At a time on Saturday night when most people are either in bed or on a bender, the Dungeon Master is queuing up his next auditory adventure.

The Dungeon Master, a.k.a. Martin Faulks, is one-half of the team behind the KYRS community radio show “Nocturnal Transmissions,” a show that focuses on underground rock from the late 1960s, early ’70s and current music that follows in those footsteps.

“We’re playing a lot of new bands that kind of channel what you hear in classic rock,” Faulks says. “What we’re trying to do is play music that’s independent — definitely not stuff that you’d be likely to hear on commercial radio.”

Faulks’ counterpart, Amy Herman (DJ name: Yoko Phono) agrees.

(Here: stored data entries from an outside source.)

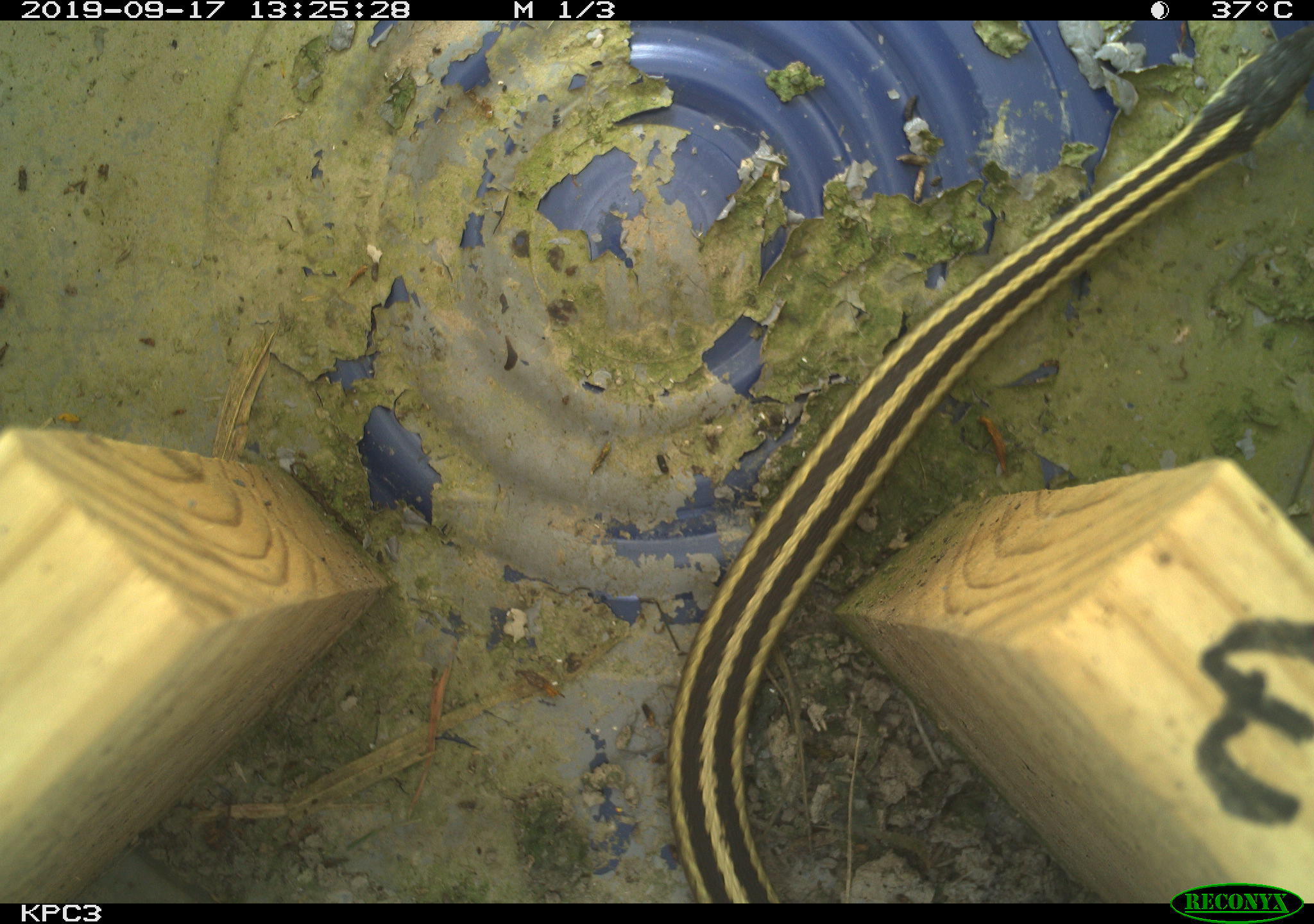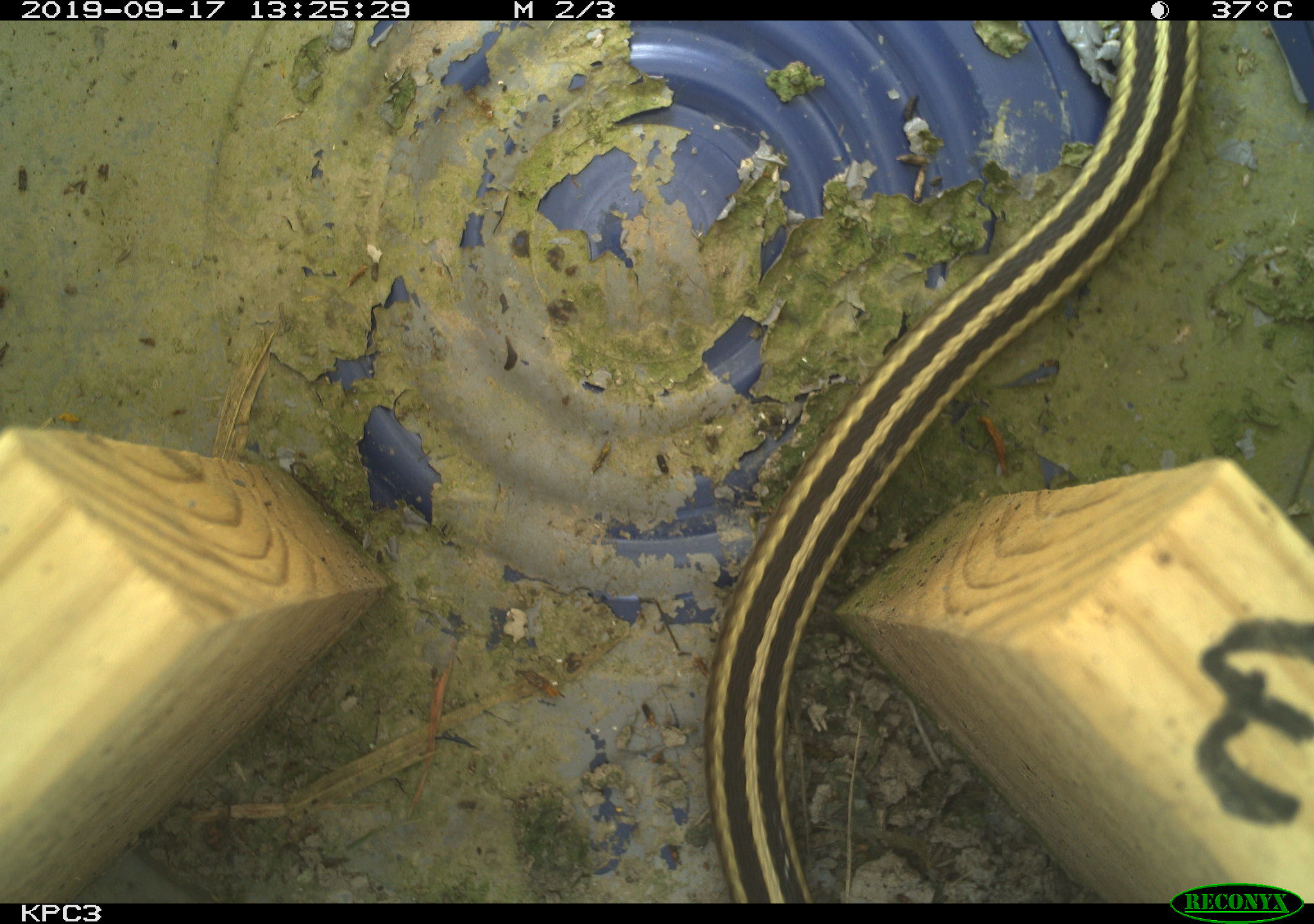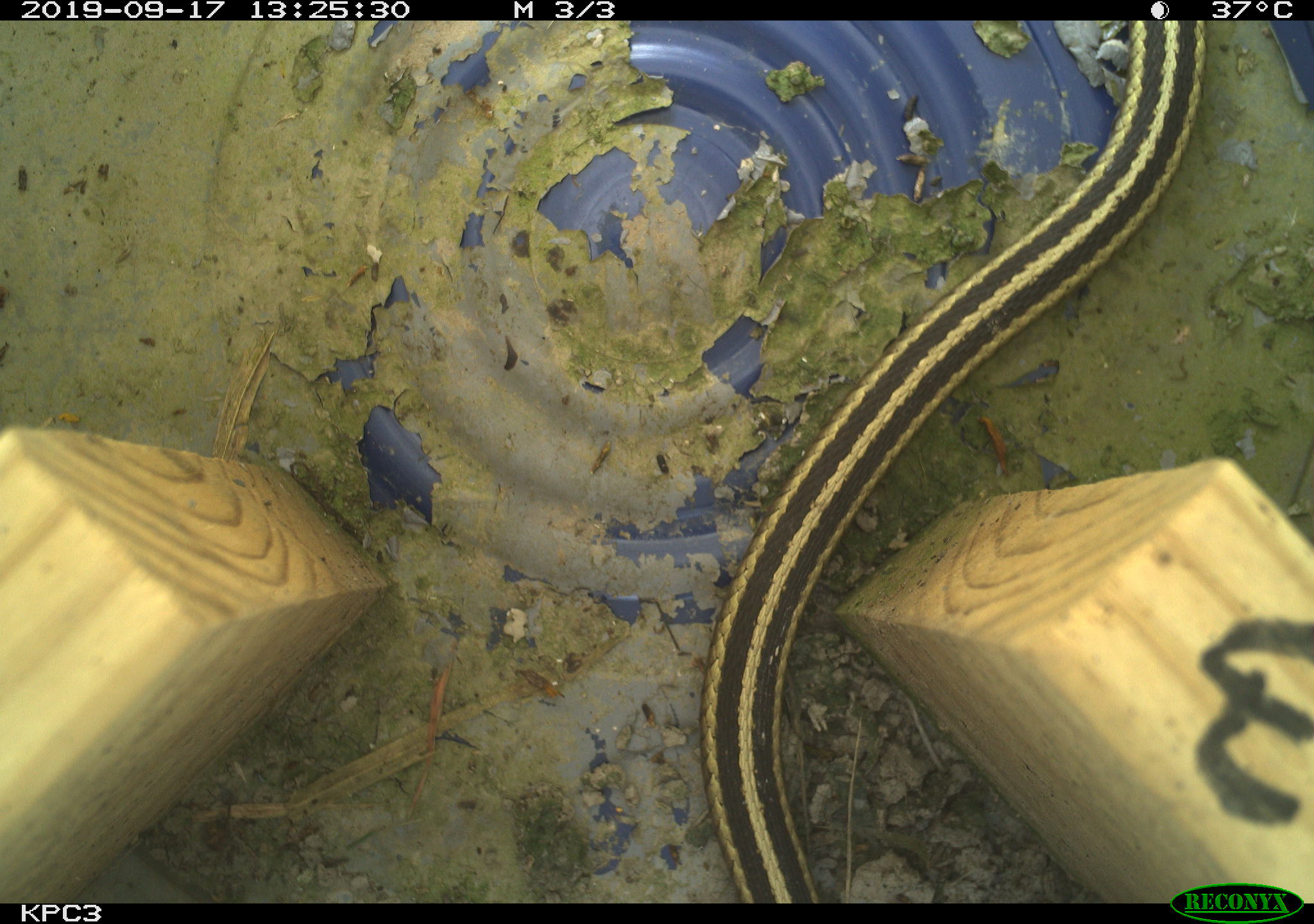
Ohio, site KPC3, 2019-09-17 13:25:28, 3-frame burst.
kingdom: Animalia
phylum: Chordata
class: Reptilia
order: Squamata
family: Colubridae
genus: Thamnophis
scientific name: Thamnophis sirtalis sirtalis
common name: eastern gartersnake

“We started doing the show because we wanted to play music that our friends liked,” Herman says. “And to be a portal for the bands we love that might not get a chance to be heard.”

“Nocturnal Transmissions” was started in 2007 by Herman and then co-host Jason Flowers, with Faulks appearing as a semi-regular guest DJ under various pseudonyms.

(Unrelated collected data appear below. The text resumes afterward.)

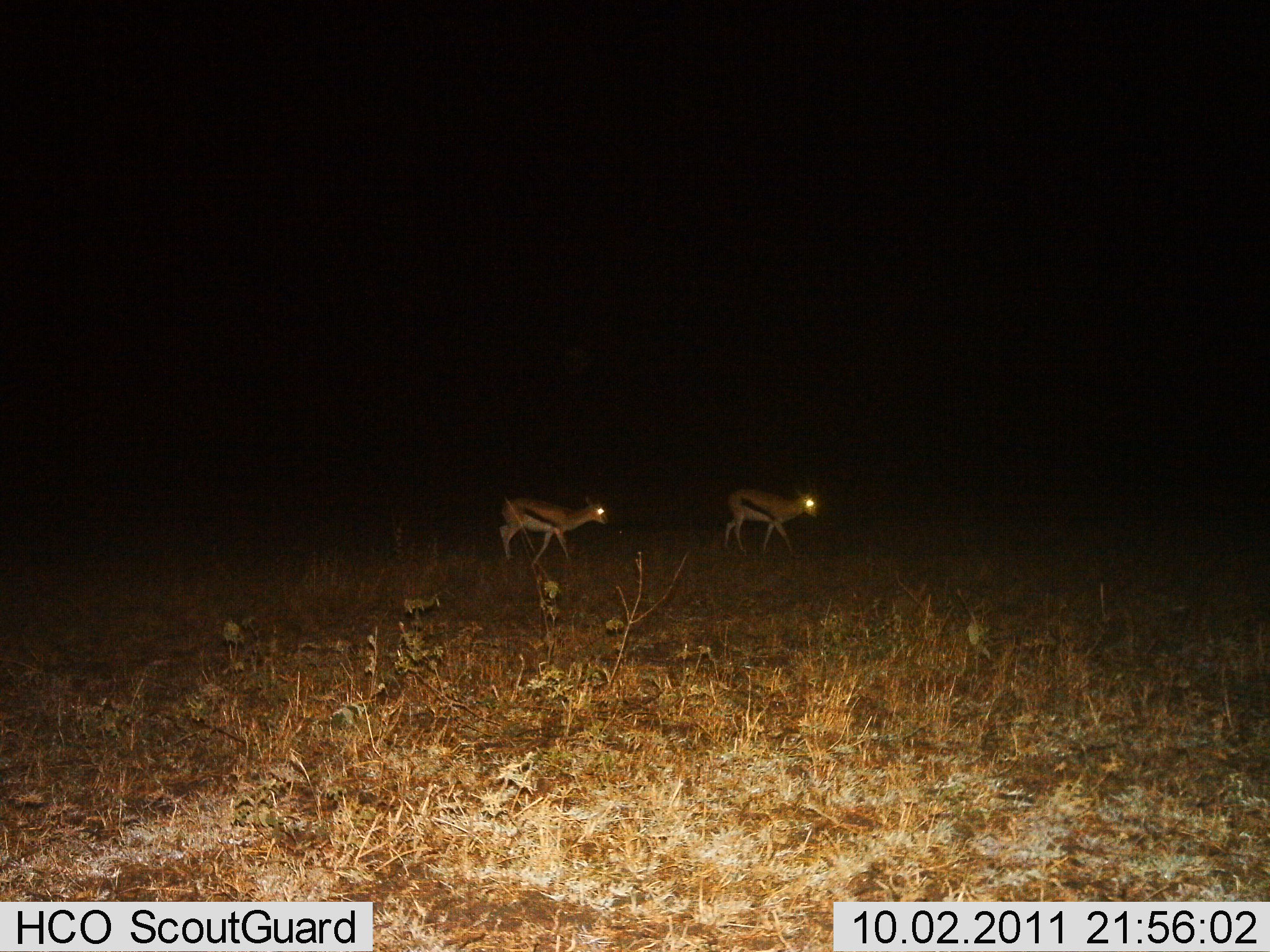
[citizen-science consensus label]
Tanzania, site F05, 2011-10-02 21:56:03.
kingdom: Animalia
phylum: Chordata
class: Mammalia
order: Artiodactyla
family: Bovidae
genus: Eudorcas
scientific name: Eudorcas thomsonii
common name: thomson's gazelle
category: gazellethomsons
Gazellethomsons (thomson's gazelle) (Eudorcas thomsonii), count 2. Behavior (volunteer vote fractions): standing 20%, resting 0%, moving 80%, interacting 0%. Young present (vote fraction): 0%. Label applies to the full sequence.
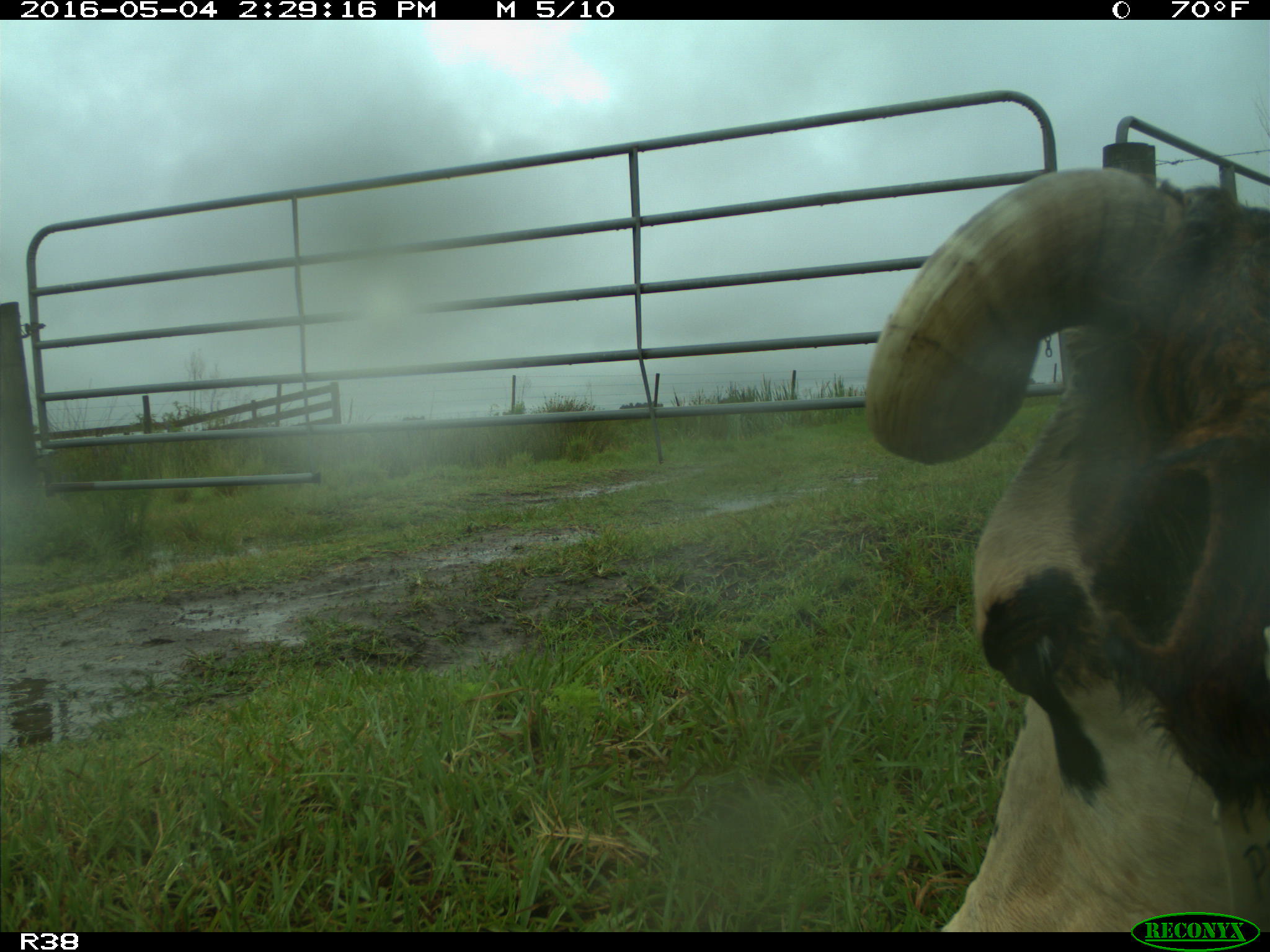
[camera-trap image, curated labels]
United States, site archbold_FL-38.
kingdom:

“The show started with Amy and Jason doing a kind of comedy/music format, and Jason would do a lot of commentary,” Faulks says. “I wasn’t really into doing that, so when I stepped in full-time, we changed it a bit.”

Quite a bit, actually. Listening to “Nocturnal Transmissions” 2.0 is like falling into a psychedelic Land of the Lost. Contemporary acts like the Black Angels and the Sword commingle with their sonic ancestors the Velvet Underground and Black Sabbath, and Faulks and Herman do an excellent job of blurring the lines between what’s new and old.

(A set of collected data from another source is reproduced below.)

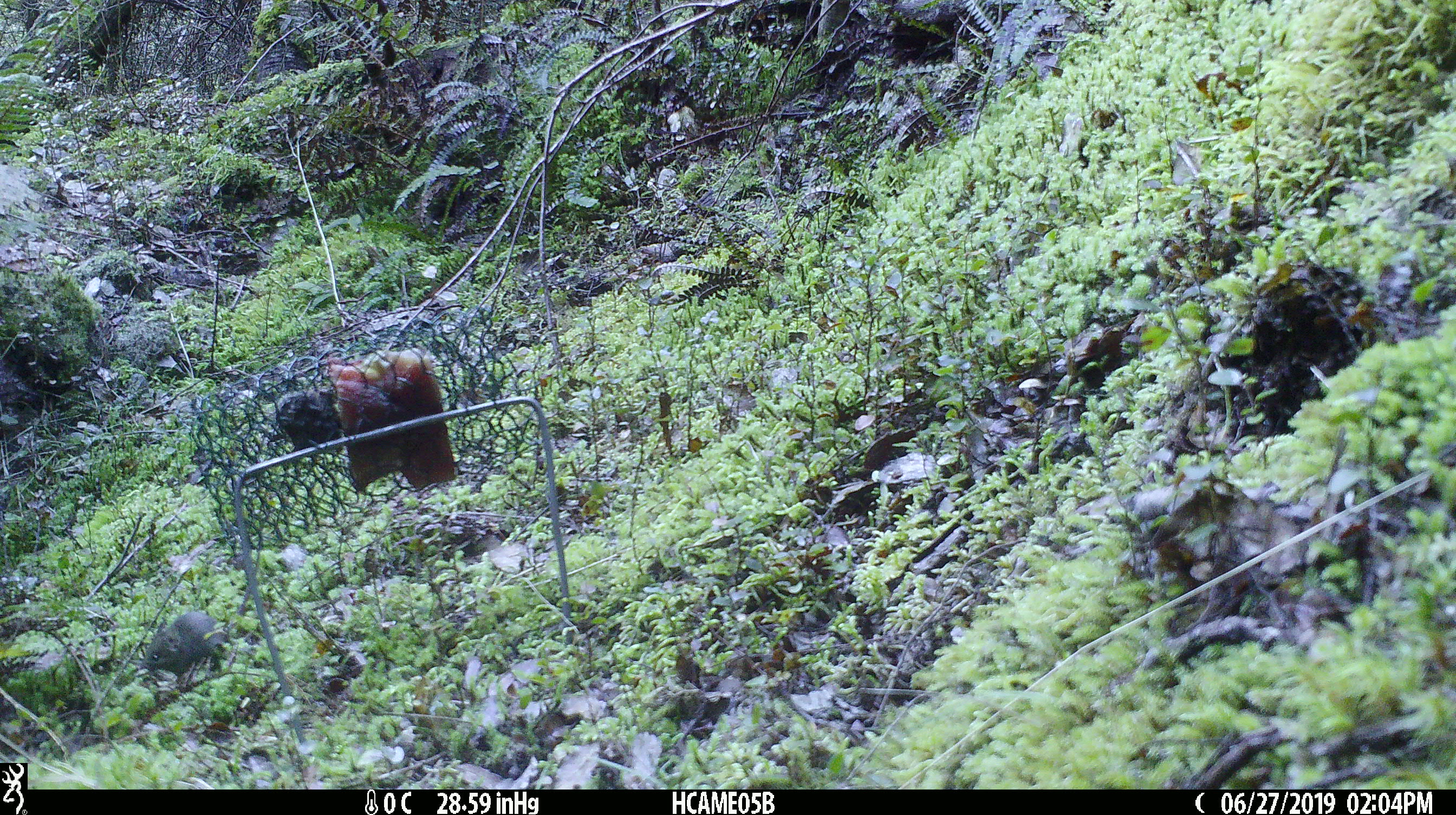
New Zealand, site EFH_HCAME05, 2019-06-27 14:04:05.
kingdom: Animalia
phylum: Chordata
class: Mammalia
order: Rodentia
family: Muridae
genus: Mus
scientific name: Mus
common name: mouse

“We get requests from very different age groups,” Faulks says. “And it’s cool to make connections and sort of bridge the gap between different segments of our listeners.”

Faulks and Herman also mix in a good bit of obscure experimental rock.

Tragically forgotten bands like Neu!, Cluster, and Thirteenth Floor Elevators get some rotation, as well as local artists who exhibit the particular qualities the duo appreciates.

“We definitely try to play as many local bands as we can that fit into our aesthetic,” Faulks says. “We like to play Oil of Angels, we play some old stuff like the Fumes, and we play a lot of the Makers.”

The music on “Nocturnal Transmissions” is not generally heard outside of small rock clubs, the apartments of hipsters or dusty independent record shops. It serves as a vital touchstone for musically adventurous souls in search of a new fix, or sentimental listeners hoping to hear a deep cut from a long-lost record they remember from their youth.

In so doing, the show clears a necessary path through the tangled music scenes of the ’60s, ’70s, ’80s, ’90s and into our current decade, revealing a definite sonic line of heredity, a subterranean tunnel through which only a select few lucky — and often reluctant — rockers have ever emerged.

If only more shows were programmed this way.

“Nocturnal Transmissions” airs Saturday nights at 10 pm on KYRS 92.3 FM and 89.9 FM.